Des discussions étaient prévues ces derniers jours Ouagadougou entre le MNLA et les autorités. Que ressort-il de cette rencontre ?
Le MNLA a désigné une délégation pour prendre part à cette rencontre prévue les 21 et 22 janvier à Ouagadougou. Cette initiative a été appuyée par le second congrès ordinaire. En fait, semble que le contexte ait été mal choisi, les représentants des autorités de Bamako n’étant pas réellement engagés à vouloir se réunir avec les représentants de l’Azawad. Nous constatons qu’ils traînent les pieds. Ils comptent peut-être sur une récupération des territoires du Nord au terme de l’opération militaire française. Pour notre part, nous restons réalistes : aujourd’hui encore, il n’y a pas un pouvoir politique légitime à Bamako.
Le MNLA et Ansar Dine avaient signé un accord pour engager un dialogue avec les autorités maliennes et pour lutter activement contre le terrorisme. Pourquoi Ansar Dine ont-ils finalement rejeté les termes de cet accord pour s’engager aux côtés d’Aqmi et du Mujao ?

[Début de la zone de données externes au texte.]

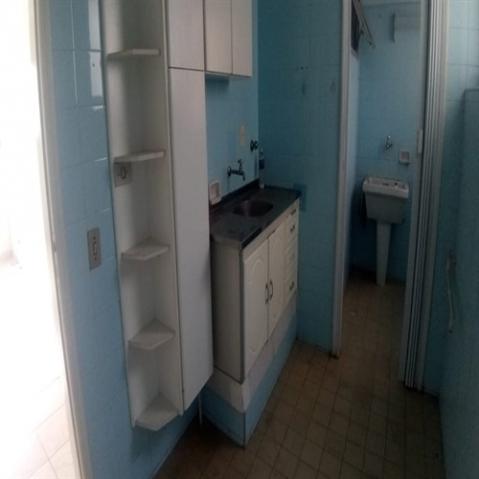 Apartamento para alugar com 1 dormitórios cod:1030-2-43213 - Foto 4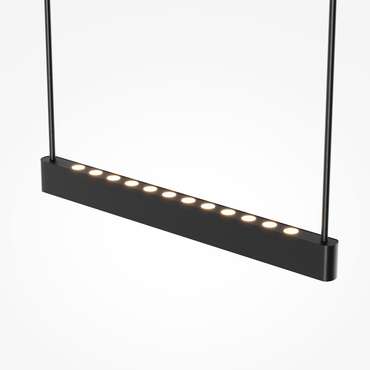 Подвесной светильник Maytoni MOD280PL-L23B3K1 Ambience Modern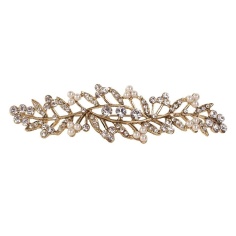 Mantilla brooch | Haberdashery Online Pontejos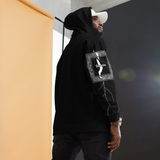 Unisex Kapuzenpullover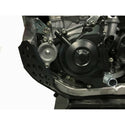 AXP GP Unterfahrschutz - HDPE 6mm Honda CRF250R - 1053112 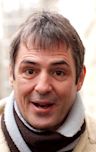 Neil Morrissey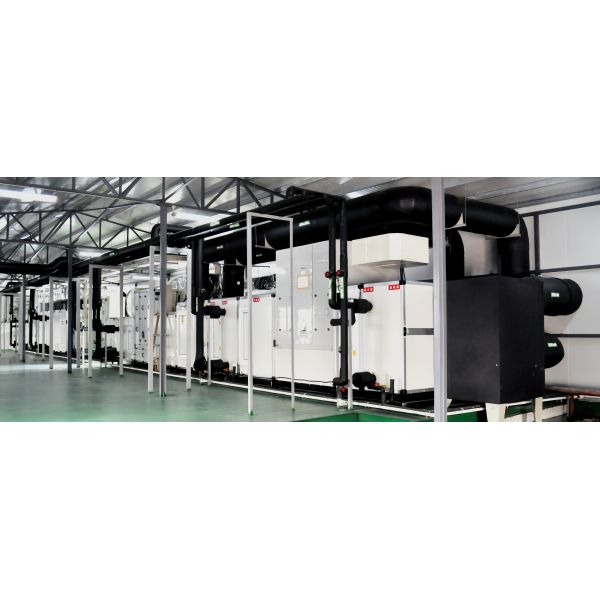 SW26700-40F 3.2V 4.6Ah Lifepo4 Cell Home Energy Storage Battery 2000cycs Lithium Ion Cylindrical Rechargeable Battery Lifepo4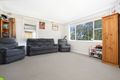 Property photo of 356 Flagstaff Road Berkeley NSW 2506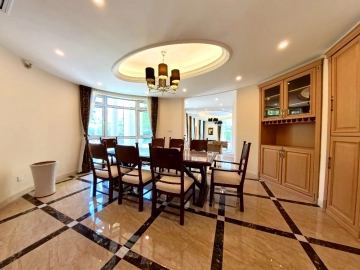 No 7 Sego Villa(6)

Il faut avant tout préciser que cet accord ne s’est jamais réellement matérialisé. La raison de ce revirement est très simple : Ansar Dine ne voulait pas aller dans le bon sens. Il faut dire que certains responsables de cette organisation sont extrémistes pour lesquels il n’était pas question d’avoir un territoire ou un espace bien définis. Ils partagent les mêmes objectifs qu’Aqmi et le Mujao, c’est-à-dire prendre la totalité du territoire malien.

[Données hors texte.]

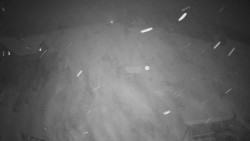 Horské atrakce Ramzová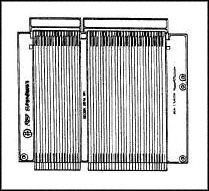 VECTOR ELECTRONICS 3690-26
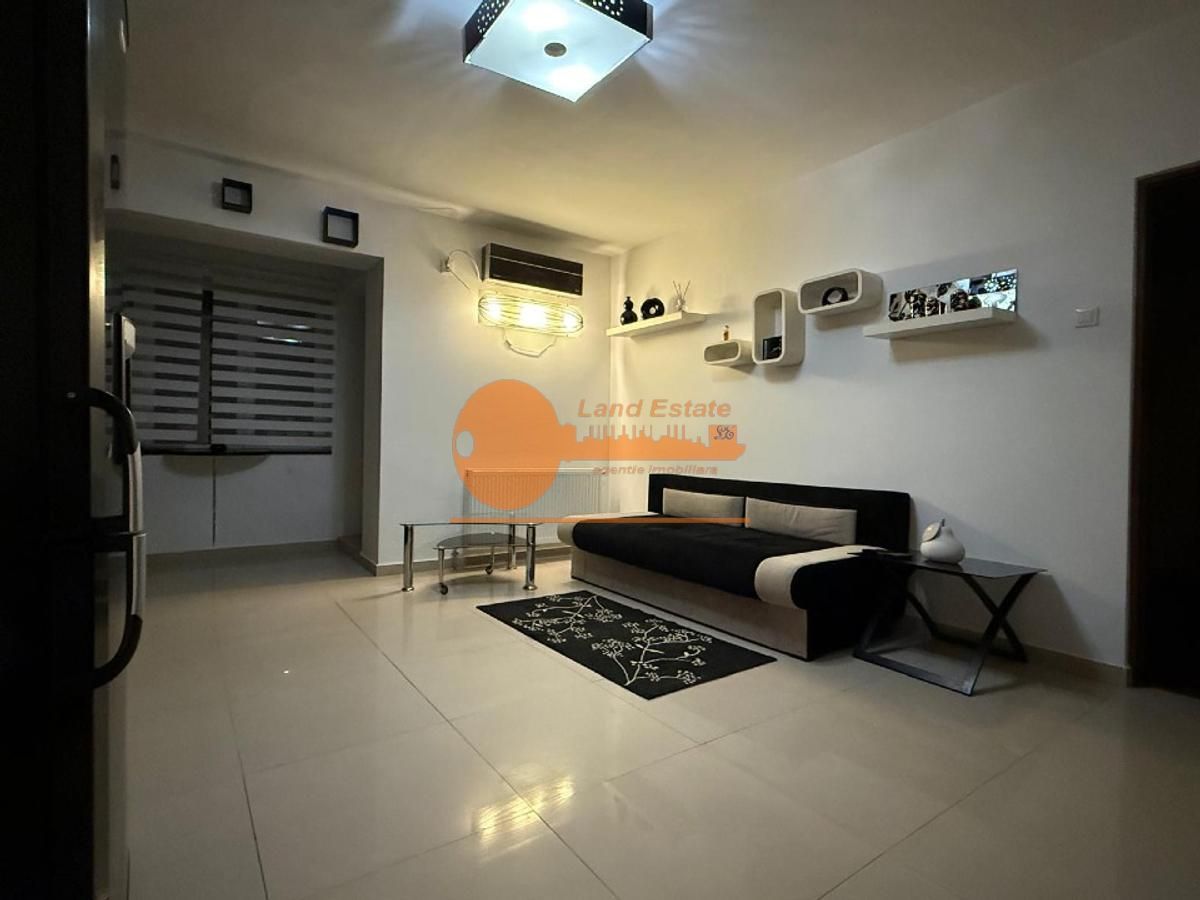 Apartament 2 Camere | Brâncuși - Drumul Taberei - Poză 3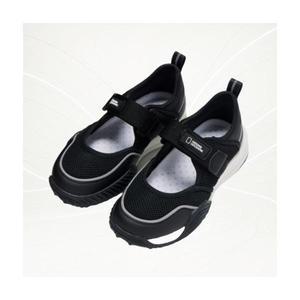 내셔널지오그래픽 KIDS 52KSD324 뉴 라보카 MJ 2 BLACK 5008175933 1141257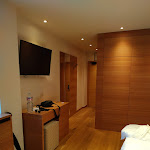 Photo n°11 de l'avis de Nicola.l fait le 23/06/2019 à 16:32 sur le  Hotel Dahu Madonna di Campiglio à Madonna di Campiglio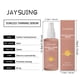 thumbnail image 2 of Suero bronceador sin sol a base de hierbas Jaysuing, 2 of 11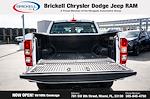2019 Ford Ranger SuperCrew Cab RWD Pickup for sale #J3041 - photo 9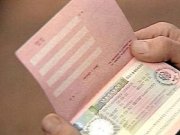 Россияне будут получать шенгенские визы сроком на пять лет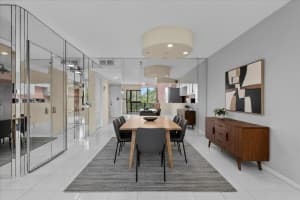 14475 Strathmore Lane 402, Delray Beach, FL 33446 - MLS#R11130134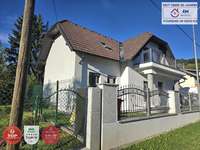 3032 Eichgraben - Einfamilienhaus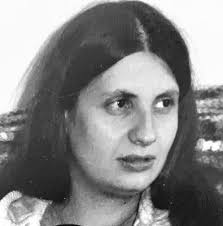 Lilli Mapes Obituary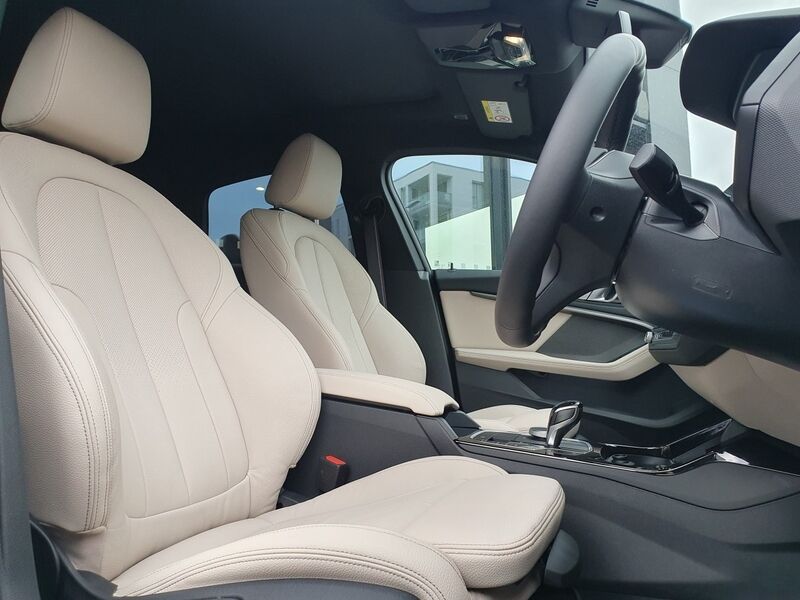 More views of BMW 2-Series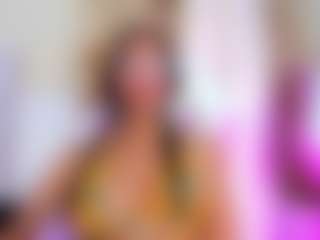 Live cam show with ScarletEvanss - College Lovense on SpankPalCams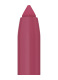SUPERSTAY INK CRAYON LIPSTICK 3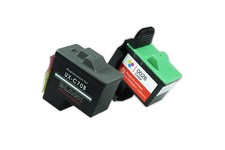 Kit risparmio inchiostri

Les parties qui ont fait confiance à Ansar Dine, notamment notamment le MNLA et le gouvernement algérien, se sont engagées dans une impasse et ont perdu beaucoup de temps…
J’estime qu’il y avait une véritable volonté de récupérer, au sein d’Ansar Dine, des personnes encore fiables. Des personnes ressources avec qui il était possible de discuter pour asseoir un projet politique loin de tout extrémisme. Mais avec le temps, il est apparu que parmi les leaders, certains n’étaient plus récupérables.

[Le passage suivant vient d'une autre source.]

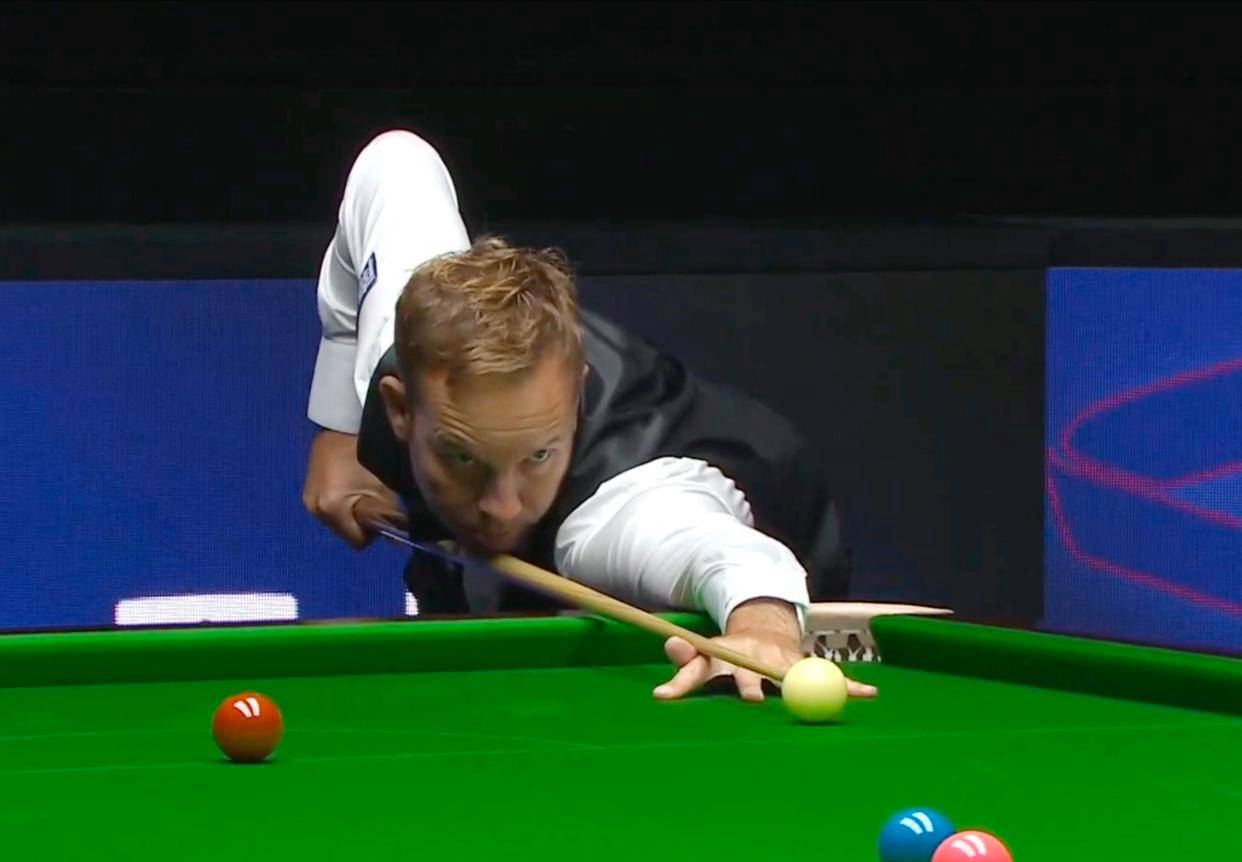 在心理层面 在心理层面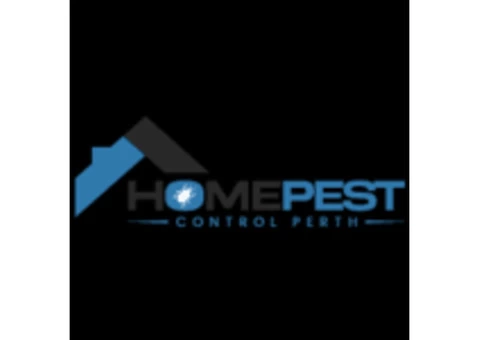 Home Pest Control Perth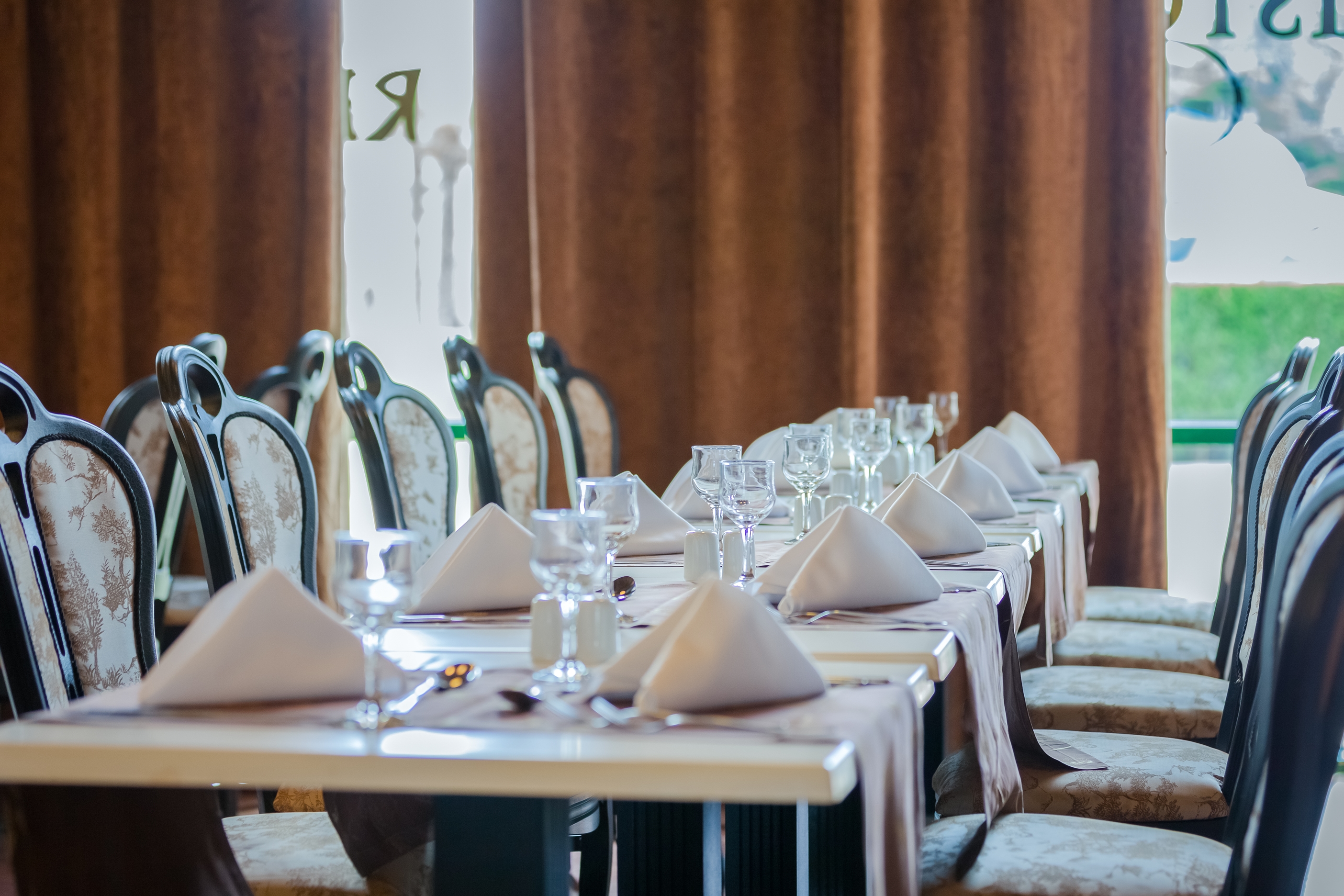 DIT Evrika Beach Club Hotel 52/68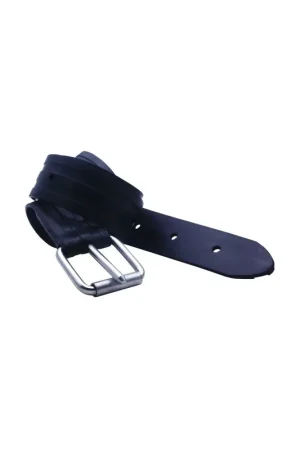 Ceinture Dessault Marseillaise Must-Have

L’objectif a-t-il été atteint avec cette scission au sein d’Ansar Dine ?

Les «personnes ressources» se sont-elles finalement démarquées des leaders extrémistes ? Il me semble que c’est une bonne initiative. Ceux qui n’adhéraient pas à l’idéologie d’Ansar Dine, qui, faut-il le préciser, est devenue identique à celle des autres groupes terroristes, ont réussi à créer leur propre organisation. Dans leur communiqué, ils annoncent clairement leur volonté de combattre ces groupes terroristes. Nous verrons par les actes ce qui se produira sur le terrain dans les jours qui viennent.
Le MNLA est-il en contact avec le Mouvement islamique pour l’Azawad ?
Il y a des contacts. La décision de scission est le fruit d’un long processus.
Peut-on considérer aujourd’hui qu’Ansar Dine est affaibli ?
Ce groupe avait une assise locale, composée essentiellement de Touareg de la région de Kidal. Aujourd’hui, ce sont les notables de cette région qui sont sortis d’Ansar Dine. Le secrétaire général du Mouvement islamique pour l’Azawad n’est autre que Alghabass Ag Intalla, ancien député de Kidal. Il était, aux côtés d’autres responsables locaux, le garant de légitimité d’Ansar Dine aux yeux des populations de la région. Ce groupe a finalement été vidé de sa substance.